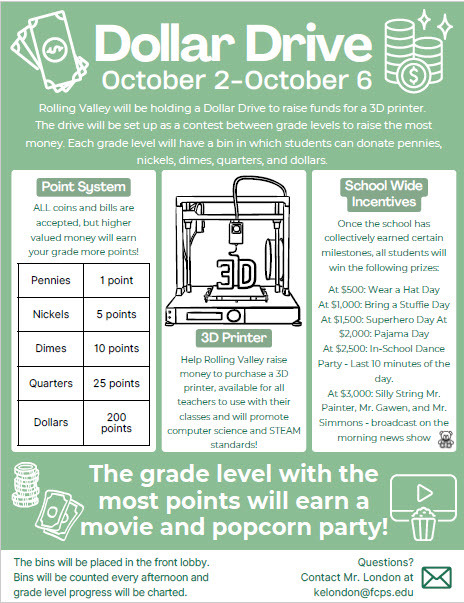 Dollar Drive
October 2-October 6

Rolling Valley will be holding a Dollar Drive to raise funds for a 3D printer. The drive will be set up as a contest between grade levels to raise the most money. Each grade level will have a bin in which students can donate pennies, nickels, dimes, quarters, and dollars.

Point System

ALL coins and bills are accepted, but higher valued money will earn your grade more points!

| Pennies | 1 point |
|---|---|
| Nickels | 5 points |
| Dimes | 10 points |
| Quarters | 25 points |
| Dollars | 200 points |

3D

3D Printer

Help Rolling Valley raise money to purchase a 3D printer, available for all teachers to use with their classes and will promote computer science and STEAM standards!

School Wide Incentives

Once the school has collectively earned certain milestones, all students will win the following prizes:

At $500: Wear a Hat Day
At $1,000: Bring a Stuffie Day
At $1,500: Superhero Day At $2,000: Pajama Day
At $2,500: In-School Dance Party - Last 10 minutes of the day.
At $3,000: Silly String Mr. Painter, Mr. Gawen, and Mr. Simmons - broadcast on the morning news show

The grade level with the most points will earn a movie and popcorn party!

The bins will be placed in the front lobby. Bins will be counted every afternoon and grade level progress will be charted.

Questions?
Contact Mr. London at
kelondon@fcps.edu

.....

WORK INSTRUCTION
Look through the records for the string "grade". Copy every line that has it.

PROBLEM SOLUTION
Rolling Valley will be holding a Dollar Drive to raise funds for a 3D printer. The drive will be set up as a contest between grade levels to raise the most money. Each grade level will have a bin in which students can donate pennies, nickels, dimes, quarters, and dollars.
ALL coins and bills are accepted, but higher valued money will earn your grade more points!
The grade level with the most points will earn a movie and popcorn party!
The bins will be placed in the front lobby. Bins will be counted every afternoon and grade level progress will be charted.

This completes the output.